2 perguntas para Diastème
Seu filme se mostrou muito atual e quase clarividente: nunca a extrema-direita francesa chegou tão perto da presidência quanto nas eleições de abril. O que explica os quase 42% de votos conquistados por Marine Le Pen, candidata da Reunião Nacional? Os franceses perderam o medo da família Le Pen?
É uma pergunta muito difícil. Há muitos elementos. O que constatamos é que a ideia que tínhamos da extrema direita se esfarelou. E isso aconteceu em vários países: na França, nos Estados Unidos, com a eleição de Donald Trump, na Hungria, com Viktor Orbán, no Brasil, com Jair Bolsonaro. O processo de "desdiabolização" realmente surtiu efeito. Há alguns anos, não se convidava a Marine Le Pen para uma entrevista na TV como se fosse uma candidata normal. Hoje em dia, ela está em todos os canais de TV. Tento lembrar nesse filme de onde surgiram essas pessoas. A Reunião Nacional foi criada por um nazista francês (Diastème se refere a Jean-Marie Le Pen, que foi o primeiro líder do partido e sua figura central por 40 anos, até 2011. Pai de Marine Le Pen, em 1987, ele disse que as câmaras de gás que mataram milhões de judeus foram "um pequeno detalhe da história da Segunda Guerra Mundial").

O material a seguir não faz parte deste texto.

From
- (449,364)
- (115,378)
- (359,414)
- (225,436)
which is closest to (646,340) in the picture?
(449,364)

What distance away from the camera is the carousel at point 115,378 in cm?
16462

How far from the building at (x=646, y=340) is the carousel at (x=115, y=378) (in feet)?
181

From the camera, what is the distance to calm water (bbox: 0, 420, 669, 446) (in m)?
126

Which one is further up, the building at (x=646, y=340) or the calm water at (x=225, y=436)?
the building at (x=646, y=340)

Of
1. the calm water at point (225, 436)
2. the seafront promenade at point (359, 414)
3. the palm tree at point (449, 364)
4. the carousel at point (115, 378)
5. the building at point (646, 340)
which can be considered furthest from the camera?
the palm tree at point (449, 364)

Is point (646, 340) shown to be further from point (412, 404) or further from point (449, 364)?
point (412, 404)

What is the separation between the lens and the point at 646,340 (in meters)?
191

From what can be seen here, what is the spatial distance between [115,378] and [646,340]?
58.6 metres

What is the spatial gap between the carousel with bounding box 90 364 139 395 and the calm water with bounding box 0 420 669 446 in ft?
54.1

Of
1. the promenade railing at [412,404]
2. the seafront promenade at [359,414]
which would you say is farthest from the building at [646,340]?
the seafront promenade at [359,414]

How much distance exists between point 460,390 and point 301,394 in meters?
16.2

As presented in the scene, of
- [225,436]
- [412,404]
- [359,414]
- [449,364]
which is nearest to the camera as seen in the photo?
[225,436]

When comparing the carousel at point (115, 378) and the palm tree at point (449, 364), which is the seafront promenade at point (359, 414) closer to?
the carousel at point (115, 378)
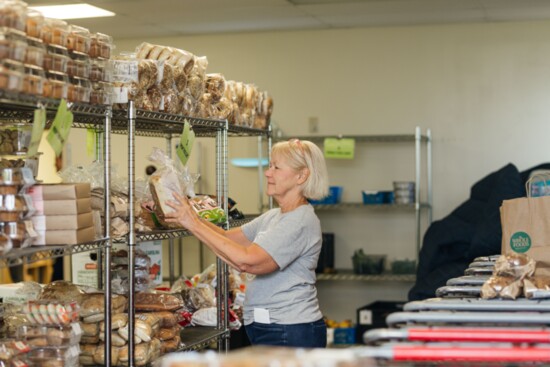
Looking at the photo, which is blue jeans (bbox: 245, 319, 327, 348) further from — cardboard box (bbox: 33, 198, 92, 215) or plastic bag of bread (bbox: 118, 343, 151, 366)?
cardboard box (bbox: 33, 198, 92, 215)

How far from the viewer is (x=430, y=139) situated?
7.34 m

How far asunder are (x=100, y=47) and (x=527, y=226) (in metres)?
1.80

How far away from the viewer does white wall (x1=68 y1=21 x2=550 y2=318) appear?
7188mm

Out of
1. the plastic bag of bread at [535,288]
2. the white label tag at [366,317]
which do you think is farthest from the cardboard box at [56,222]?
the white label tag at [366,317]

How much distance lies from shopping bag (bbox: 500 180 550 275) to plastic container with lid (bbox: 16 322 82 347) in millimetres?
1713

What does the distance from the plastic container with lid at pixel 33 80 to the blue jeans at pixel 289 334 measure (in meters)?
1.32

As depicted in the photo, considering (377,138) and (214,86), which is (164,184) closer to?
(214,86)

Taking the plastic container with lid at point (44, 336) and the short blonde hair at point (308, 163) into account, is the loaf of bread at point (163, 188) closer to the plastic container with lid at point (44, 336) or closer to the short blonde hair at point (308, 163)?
the short blonde hair at point (308, 163)

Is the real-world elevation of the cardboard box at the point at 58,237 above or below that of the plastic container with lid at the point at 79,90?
below

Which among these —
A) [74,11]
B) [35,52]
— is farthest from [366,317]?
[35,52]

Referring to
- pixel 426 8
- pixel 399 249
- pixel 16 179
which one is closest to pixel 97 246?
pixel 16 179

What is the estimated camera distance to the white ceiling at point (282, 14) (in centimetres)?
623

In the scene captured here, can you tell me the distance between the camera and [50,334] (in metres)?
2.89

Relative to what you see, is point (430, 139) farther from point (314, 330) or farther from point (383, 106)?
point (314, 330)
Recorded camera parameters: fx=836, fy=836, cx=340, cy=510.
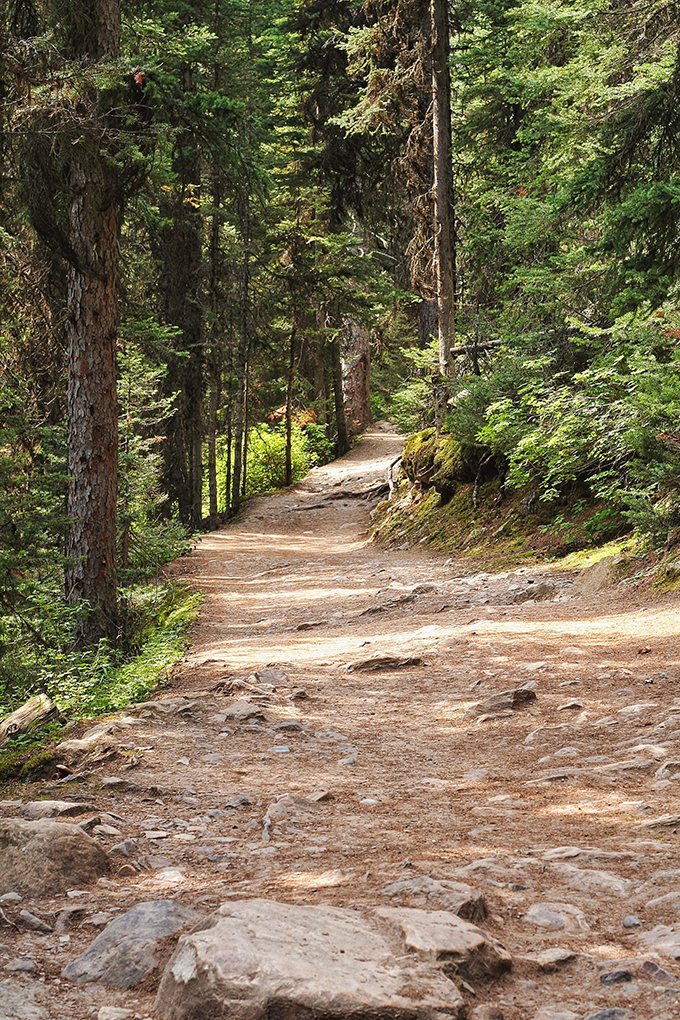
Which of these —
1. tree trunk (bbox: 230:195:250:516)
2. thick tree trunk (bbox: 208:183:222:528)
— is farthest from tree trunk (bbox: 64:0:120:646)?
tree trunk (bbox: 230:195:250:516)

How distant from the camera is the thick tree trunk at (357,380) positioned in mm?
30938

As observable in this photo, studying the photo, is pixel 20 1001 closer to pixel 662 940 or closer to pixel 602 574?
pixel 662 940

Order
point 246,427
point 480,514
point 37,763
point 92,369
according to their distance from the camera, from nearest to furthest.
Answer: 1. point 37,763
2. point 92,369
3. point 480,514
4. point 246,427

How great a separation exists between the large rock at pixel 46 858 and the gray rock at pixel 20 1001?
77 centimetres

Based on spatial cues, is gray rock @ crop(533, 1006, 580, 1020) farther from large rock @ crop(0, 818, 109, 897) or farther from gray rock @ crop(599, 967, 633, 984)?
large rock @ crop(0, 818, 109, 897)

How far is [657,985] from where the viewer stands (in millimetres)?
2496

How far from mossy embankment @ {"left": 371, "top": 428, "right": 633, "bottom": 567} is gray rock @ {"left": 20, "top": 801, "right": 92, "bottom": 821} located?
23.7 feet

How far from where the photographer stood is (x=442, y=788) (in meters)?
4.66

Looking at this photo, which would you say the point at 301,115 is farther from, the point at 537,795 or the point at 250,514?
the point at 537,795

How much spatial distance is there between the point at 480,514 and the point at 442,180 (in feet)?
23.3

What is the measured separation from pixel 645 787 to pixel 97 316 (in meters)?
7.35

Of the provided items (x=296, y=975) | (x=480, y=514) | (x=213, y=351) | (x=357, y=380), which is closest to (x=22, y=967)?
(x=296, y=975)

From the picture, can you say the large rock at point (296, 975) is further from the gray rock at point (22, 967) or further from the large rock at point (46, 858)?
the large rock at point (46, 858)

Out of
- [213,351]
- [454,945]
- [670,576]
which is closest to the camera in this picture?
[454,945]
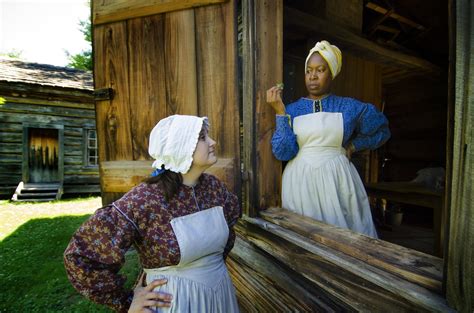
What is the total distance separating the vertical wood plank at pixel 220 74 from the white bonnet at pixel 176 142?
0.72 meters

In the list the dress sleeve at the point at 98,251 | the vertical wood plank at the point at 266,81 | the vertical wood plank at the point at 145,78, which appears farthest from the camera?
the vertical wood plank at the point at 145,78

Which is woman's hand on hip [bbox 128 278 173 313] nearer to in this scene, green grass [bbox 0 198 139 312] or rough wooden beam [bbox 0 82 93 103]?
green grass [bbox 0 198 139 312]

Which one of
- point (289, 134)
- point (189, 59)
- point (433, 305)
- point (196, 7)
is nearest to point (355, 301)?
point (433, 305)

Nas eleições legislativas, a Reunião Nacional elegeu 89 deputados. Seu recorde anterior, 30 anos atrás, havia sido 33. Um dos novos deputados teve durante anos uma livraria com obras negacionistas e chegou a ser preso por seis meses por agressão a um cidadão negro. E agora ele é deputado, um representante da nação francesa. É catastrófico. Mas há um outro fator. O país não está indo bem, e os presidentes não resolvem. As pessoas não têm dinheiro, os jovens estão pobres. E isso que estou falando da França, um país rico. Há uma grande responsabilidade por parte de quem está no poder. Esses problemas todos se acumularam e resultaram no cenário que estamos vivendo.
Em O Mundo de Ontem, os personagens principais se veem diante de um dilema: para combater o que se entende como mal, é preciso sujar as mãos? É este o caminho, usar as mesmas armas do adversário?
É a pergunta do filme. Para fazer o que achamos que é o bem, será que temos de fazer o mal? O filme coloca essa pergunta, mas não dá a resposta. Quando eu era estudante de História, 35 anos atrás, não titubeei diante daquela célebre pergunta: "Se vocês pudessem ter assassinado Hitler em 1933, teriam feito isso?". Com 18 anos e como antifascista, a gente responde claro, sim. Mas com o passar do tempo, dizemos não, não posso usar os métodos do meu inimigo para resolver o problema. A coincidência macabra é que, quando o filme estreou, a guerra na Ucrânia tinha acabado de começar. Logo surgiram perguntas do tipo "Como fazer para assassinar Putin (Vladimir Putin, presidente da Rússia), parecida com a que surge em O Mundo de Ontem, que é uma ficção. São perguntas horrorosas. No filme, deixo essa questão em aberto para o espectador. Quero que ele se coloque na posição da presidente: "O que eu faria no lugar dela?".